Their children may be subjected to the harmful pathogen if they continually turn a blind eye from where their meat is obtained. To further emphasize his point of the spread of bacteria via meat and the that fell in you toilet than one that fell in your sink” (Closer 221). The bold, imaginative statement taps into the reader’s senses leaving them with a feeling of august. Chlorate’s utilizes imagery as a means to further impact his audience. Instead of Just rattling off facts and info, he paints a clearer picture of the conditions he describes.

In Chapter 5, he uncovers why fast food really tastes so flavor. Although, it is easy to be fooled by the tempting aromas of fast food, we are victims of deceit. The flavor industry emerged to increase the manufacturing of processed foods on a larger scale. Flavor is the only Just the smell of gases being released by chemicals you’ve Just put in your mouth which ” flow out of the mouth and up the stills, to a thin layer of nerve cells called the olfactory epithelium located at the base of the nose behind the eyes” (Closer 122).

He further makes his reader aware that mouthwatering fries, like McDonald’s, come from a “laboratory setting, this surreal food factory with its computer screens, digital readouts, shiny steel platforms and evacuation plans in case of ammonia gas leaks” (Closer 131). Chlorate’s clear descriptions leave little the imagination. In his articles, Closer is very specific with his word choice and diction to emphasize his main claims. This writing strategy bevels his overall opinion and tone on the matter.

He wants his audience to acknowledge the severity of the spread of fast food and depicts the growing businesses as the enemy by declaring how they have ” infiltrated every nook and cranny’ (Closer 3). The word infiltrated provides a subtle, negative connotation toward the fast food industry for the reader. Chlorate’s word choice subconsciously persuades his audience into adapting the same view on the subject. Also, he frequently uses the words “again and again” in his writing to stress the repetitive attempts in finding a solution.

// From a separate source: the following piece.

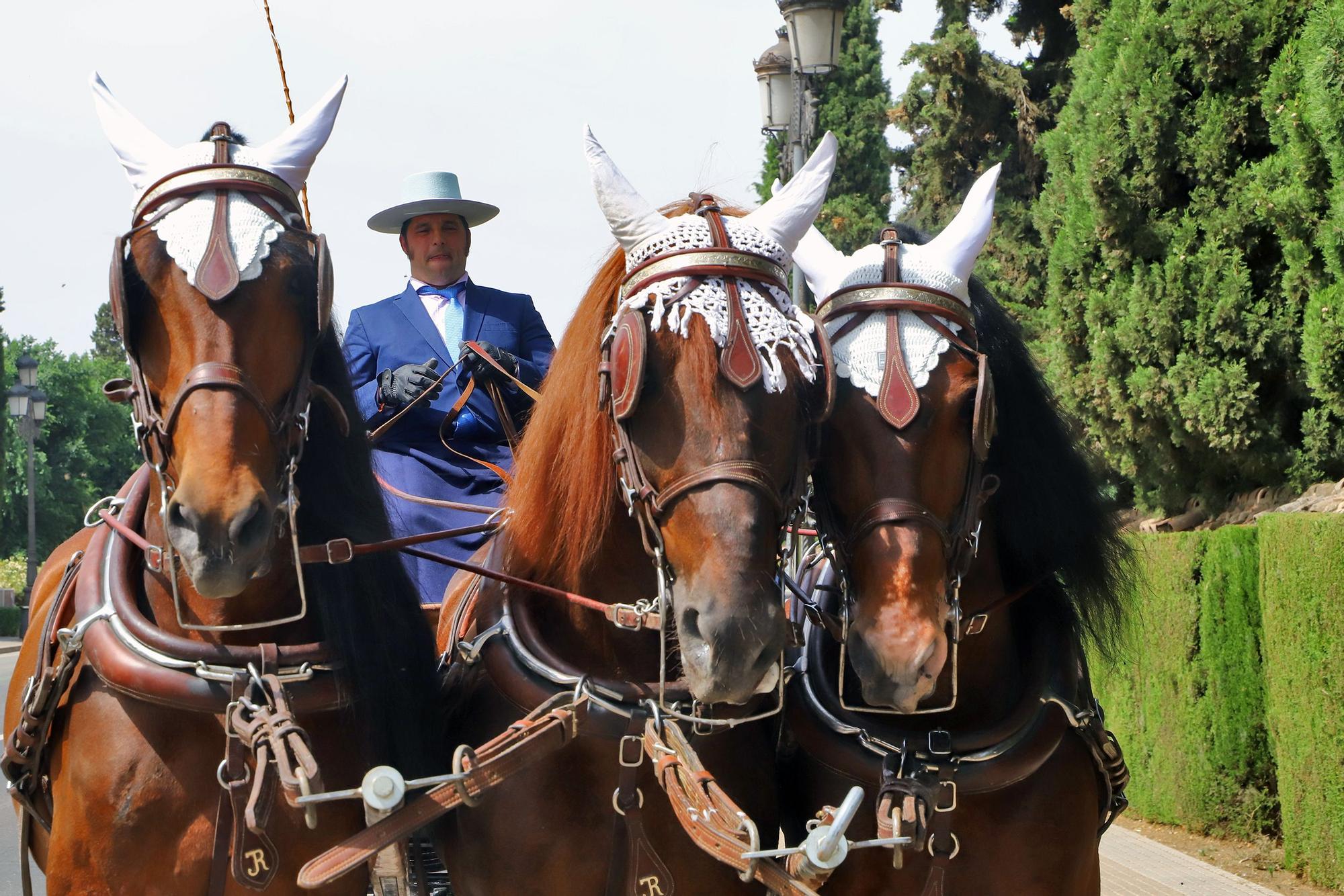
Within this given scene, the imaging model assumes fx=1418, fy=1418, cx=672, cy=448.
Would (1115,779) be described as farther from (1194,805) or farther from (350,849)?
(1194,805)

This further shows his purpose on writing, Fast Food Nation, to finally raise enough awareness to evoke change. Since the release of Fast Food Nation there have been rapid changes. Adults across America have begun revolutionized the food industry. Seeing as processed food is economically the easiest and cheapest way to feed the youth and themselves, adults are hesitant to eliminate it completely. Instead we’ve witnessed tighter food regulations being applied. The food and drug administration shifted their focus from responding to contaminated food to preventing it when Obama signed The New FDA

Food Safety Modernization Act (FSML) in 2011 &Hamburg). Over the past few years school cafeteria’s have transformed to provide healthier food options. Fast fried food has slowly disappeared off menus being replaced by grilled and boiled food options. Fast Food chains like McDonald’s have even begun responding to parent pressure. In 2011, McDonald’s announced it would more than halve the amount of French fries and add fruit to its popular children’s meal in an effort to reduce the overall calorie count by 20 percent (Storm). Chlorate’s impact book influenced American adults need for change.

He was able to successfully raise awareness by methodically utilizing persuasive writing strategies. The release of the book sparked an epidemic of change across America, which has changed the food industry forever. Year after year, more and more Americans help increase societies knowledge on the matter and slowly work towards a greater change.